Mountain Meadows is the maker of NoNuts Peabutter – that’s right peabutter – and has developed a product that is both peanut- and gluten-free, among a multitude of other health benefits. The Alberta-based company first launched NoNuts in 2000. Since then, the product has rapidly grown in popularity.
“We purchased the company from the original founder and owner in 2004,” recalls Caryll Carruthers, president and owner of Mountain Meadows. “The idea for the peabutter actually came about by accident.” The original founder traveled the globe in search of a variety of peas to make the perfect hummus. The result was a product that tasted and smelled not like hummus, but similar to peanut butter.
Over the past decade, the company has grown in conjunction with the success of NoNuts; however, it remains a small, independently owned manufacturer. “We’re not big by any means,” explains Carruthers. “We’re a very hands-on operation. We use a lot more people than machines.” Mountain Meadows employs a small staff of five full-time individuals and occasionally adds eight more people to assist with production when needed.
Through two distributors Mountain Meadows services western Canada, including the Safeway grocery chain and natural food stores. The company also services eastern Canada, including two major chains and a large specialty food store in Toronto. “We also have an online distributor in the U.S. and sell to companies on the East Coast,” adds Carruthers.
Going Nuts for NoNuts
NoNuts has soared in popularity, and not only amongst those with nut and gluten allergies. The product is also a hit with health fanatics for its nutritional value. “We use brown peas, canola oil, a small amount of confectionary sugar and stabilizers,” details Carruthers. “This makes for a product that is gluten, soy, dairy, egg and nut free. NoNuts is very nutritious, yet it tastes really good. In fact, most children can’t even tell the difference between it and regular peanut butter. We will soon be releasing chocolate, cinnamon and a sweeter, creamy variety. For example, we need a stabilizer supplier, because, like regular peanut butter, peabutter needs added oils to bring the product to a spreadable consistency and keep it from separating.”
NoNuts can be used as a peanut butter substitute on something as traditional as a peabutter and jelly sandwich or to make delicious spicy Thai sauces. “You can even use it to thicken chili and spaghetti sauces,” adds Carruthers. “It’s an amazing product. It really serves a broad purpose.” The company has dedicated a section of its website to NoNuts recipes, including everything from peabutter bacon chocolate truffles to peabutter energy bars.
Mountain Meadows has received such a warm welcoming from consumers over NoNuts that the team is looking to expand the product line. “We recently brought new flavors to a local trade show to introduce and test them out,” details Carruthers. “It went over really well.
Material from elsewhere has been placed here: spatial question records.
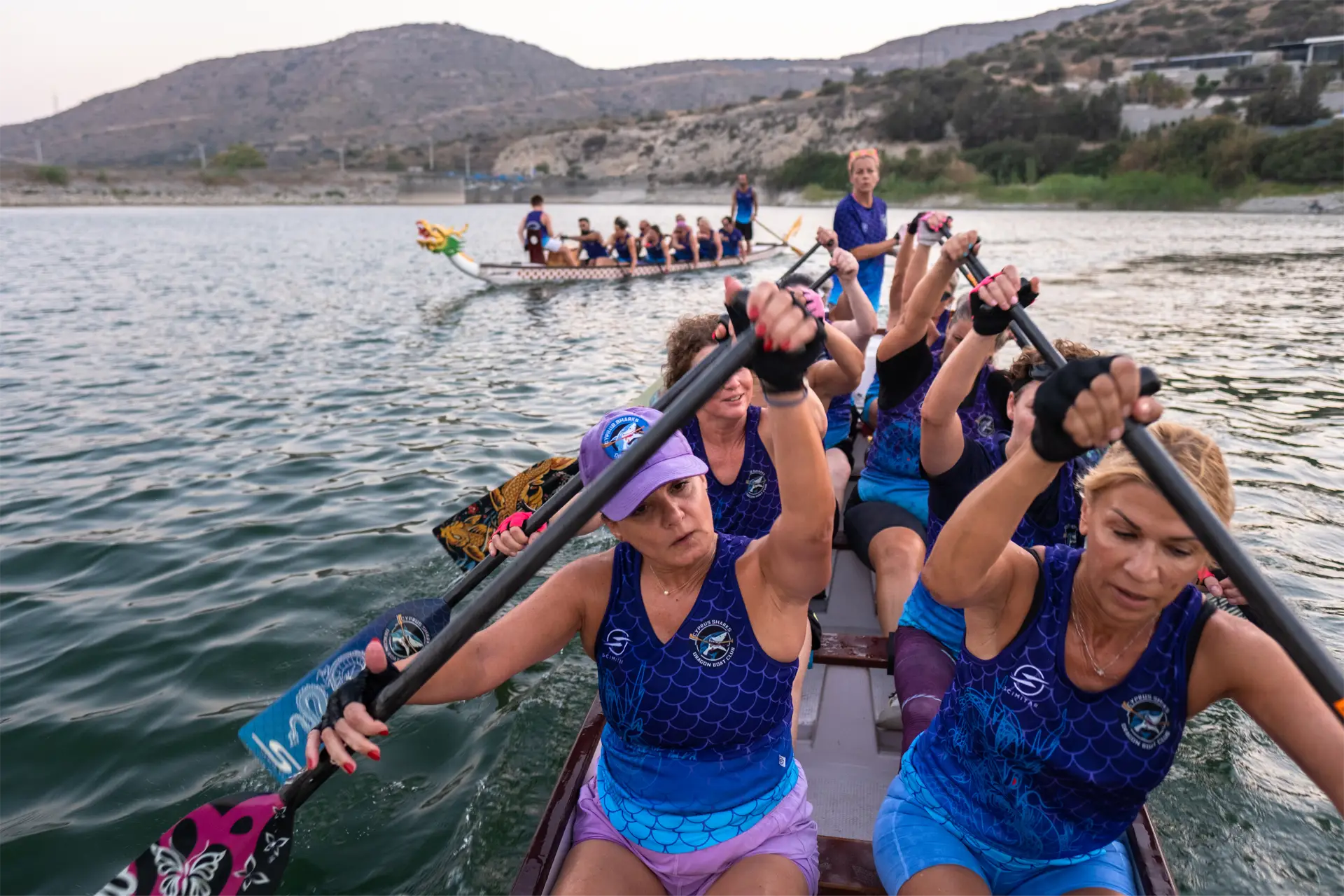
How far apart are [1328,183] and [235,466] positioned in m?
44.3

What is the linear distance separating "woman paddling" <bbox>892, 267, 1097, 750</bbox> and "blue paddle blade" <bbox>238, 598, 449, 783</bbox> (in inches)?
68.8

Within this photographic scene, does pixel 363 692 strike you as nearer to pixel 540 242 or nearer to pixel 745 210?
pixel 540 242

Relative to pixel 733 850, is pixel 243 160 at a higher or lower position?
higher

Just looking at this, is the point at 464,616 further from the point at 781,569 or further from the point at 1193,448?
the point at 1193,448

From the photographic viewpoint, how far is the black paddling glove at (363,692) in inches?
86.0

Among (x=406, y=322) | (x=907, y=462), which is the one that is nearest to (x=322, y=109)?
(x=406, y=322)

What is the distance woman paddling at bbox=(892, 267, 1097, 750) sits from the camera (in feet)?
9.20

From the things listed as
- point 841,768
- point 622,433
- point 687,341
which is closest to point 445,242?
point 687,341

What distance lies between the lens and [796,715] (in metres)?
3.12

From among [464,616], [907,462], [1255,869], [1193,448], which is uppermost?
[1193,448]

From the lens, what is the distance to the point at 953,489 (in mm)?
3176

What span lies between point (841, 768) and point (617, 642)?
132 cm

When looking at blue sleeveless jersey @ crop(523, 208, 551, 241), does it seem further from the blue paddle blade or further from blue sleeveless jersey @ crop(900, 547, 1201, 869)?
blue sleeveless jersey @ crop(900, 547, 1201, 869)

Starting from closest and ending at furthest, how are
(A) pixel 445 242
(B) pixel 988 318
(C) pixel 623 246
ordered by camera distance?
(B) pixel 988 318
(A) pixel 445 242
(C) pixel 623 246
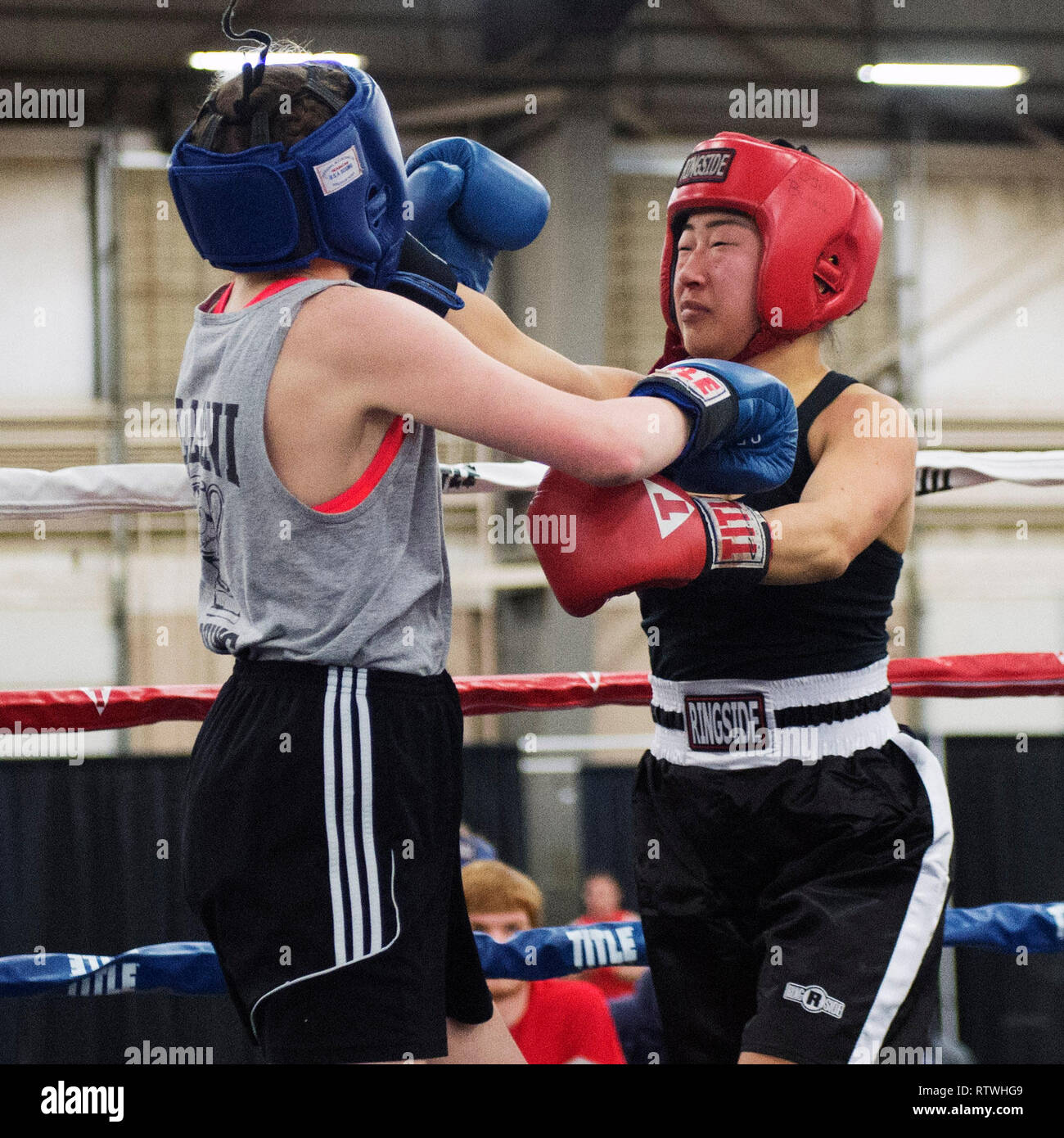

We’ll soon be releasing chocolate, cinnamon and a salt and sugar flavor.”
The Nuts and Bolts of the Business
Despite exceptional success with a fairly new product, Mountain Meadows has seen the ups and downs of an unstable economy. “We’ve just kept going and moving forward,” shares Carruthers. “Despite challenges, we haven’t increased the price of NoNuts since its original launch.”
Carruthers admits the commodity costs of running the operation have gone up because the company relies heavily on contracts with local pea and canola farmers. “It can be a very up-and-down market,” she adds. “Right now it’s up and it definitely affects the price of the product. Also our freight and fuel costs have gone up. Fuel surcharges just about choke us sometimes.”
Remaining small and independently owned contributes to the difficulty of raising awareness about the NoNuts product. “We just can’t afford the heavy-duty advertising our larger competitors can,” admits Carruthers. “We don’t have a fancy cartoon character ad on T.V.; that takes huge dollars.”
However, as a small company, NoNuts has a great deal of control over quality, performing the entire manufacturing process and managing vendor relationships.
“Many of our suppliers and vendors are the same which our original founder purchased from,” explains Carruthers. “We’ve only had to swap out a few over the years. For example, we need a stabilizer supplier, because, unlike actual peanut butter, peabutter needs added oils to bring the product to a spreadable consistency. We left our original stabilizer supplier, because we didn’t want to put anything in our product that had harmful hydrogenated oils in it.”
Economic challenges and constant changes in the business basics aside, NoNuts continues to build steam as an innovative product admired by consumers. The fairly young company has a lot to look forward to in the coming years, especially in expanding its successful product line. Mountain Meadows delivers a product that is not only a great alternative to traditional peanut butter, but also a delicious, fundamentally nutritious one, as well.